An anti-Trump bolt will appeal to ideological conservatives, to libertarian leaners, and to the most religiously observant Republicans: what Republican strategist Grover Norquist has called the “leave us alone coalition.” What happens if that coalition does not run strongly in 2016? If it picks up something more like John Anderson’s 1980 6.6 percent of the vote, rather than Ross Perot’s nearly 20 percent? John Anderson ran as a liberal Republican who could not accept Ronald Reagan’s leadership—a group we have not heard much from since 1980. That’s the risk of political tests of strength: Sometimes you lose, and afterward nobody fears you ever again.
A “true conservative” independent race for president may offer anti-Trump Republicans a way to vote their consciences without endorsing Hillary Clinton. But it may also expose “true conservatism” as a smaller factor in U.S. presidential politics than it’s been regarded as since the advent of the Tea Party. And it will leave the instrumentalities of the GOP in the hands of people who were willing to work with Trump, and whose interest post-Trump-defeat will be in adapting his legacy to the future rather than jettisoning it.
Which is not to argue against it. Sometimes a political movement must and should go down fighting.

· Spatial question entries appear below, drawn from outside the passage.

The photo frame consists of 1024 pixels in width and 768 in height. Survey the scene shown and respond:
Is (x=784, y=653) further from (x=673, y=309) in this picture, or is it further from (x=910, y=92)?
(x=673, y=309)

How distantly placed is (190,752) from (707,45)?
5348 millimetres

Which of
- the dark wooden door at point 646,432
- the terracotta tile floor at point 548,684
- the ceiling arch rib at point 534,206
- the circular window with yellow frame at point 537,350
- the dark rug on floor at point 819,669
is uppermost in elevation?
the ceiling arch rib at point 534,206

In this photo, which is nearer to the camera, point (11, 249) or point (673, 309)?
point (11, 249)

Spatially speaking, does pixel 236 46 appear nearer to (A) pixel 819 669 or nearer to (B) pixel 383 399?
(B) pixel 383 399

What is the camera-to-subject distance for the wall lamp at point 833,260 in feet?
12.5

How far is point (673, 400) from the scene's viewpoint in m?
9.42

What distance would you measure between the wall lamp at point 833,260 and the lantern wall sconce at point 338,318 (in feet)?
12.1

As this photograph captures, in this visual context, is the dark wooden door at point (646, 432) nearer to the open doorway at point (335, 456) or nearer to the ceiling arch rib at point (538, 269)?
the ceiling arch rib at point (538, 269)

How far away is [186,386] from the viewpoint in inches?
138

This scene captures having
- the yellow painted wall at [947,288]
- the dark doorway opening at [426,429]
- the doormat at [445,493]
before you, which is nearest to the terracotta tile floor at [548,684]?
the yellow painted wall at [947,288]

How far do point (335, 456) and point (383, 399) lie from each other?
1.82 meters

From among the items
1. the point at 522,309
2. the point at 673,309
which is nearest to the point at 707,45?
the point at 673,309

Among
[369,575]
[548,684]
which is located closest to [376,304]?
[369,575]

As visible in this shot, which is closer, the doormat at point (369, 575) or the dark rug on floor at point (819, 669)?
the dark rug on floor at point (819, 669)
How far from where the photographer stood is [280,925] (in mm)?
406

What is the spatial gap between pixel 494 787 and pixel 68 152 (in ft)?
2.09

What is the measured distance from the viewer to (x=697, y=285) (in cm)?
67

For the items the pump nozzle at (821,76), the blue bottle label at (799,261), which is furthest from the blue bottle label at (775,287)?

Many conservatives will feel that way about opposing Trump in November 2016. The alternative—ticket-splitting between Hillary Clinton at the top and Republicans down-ballot—also carries daunting dangers. But whatever is decided by conservatives who refuse to board the Trump train, that decision is best made without illusions and false hopes. This election closes a long period in American politics. Whatever comes next, that period will not return.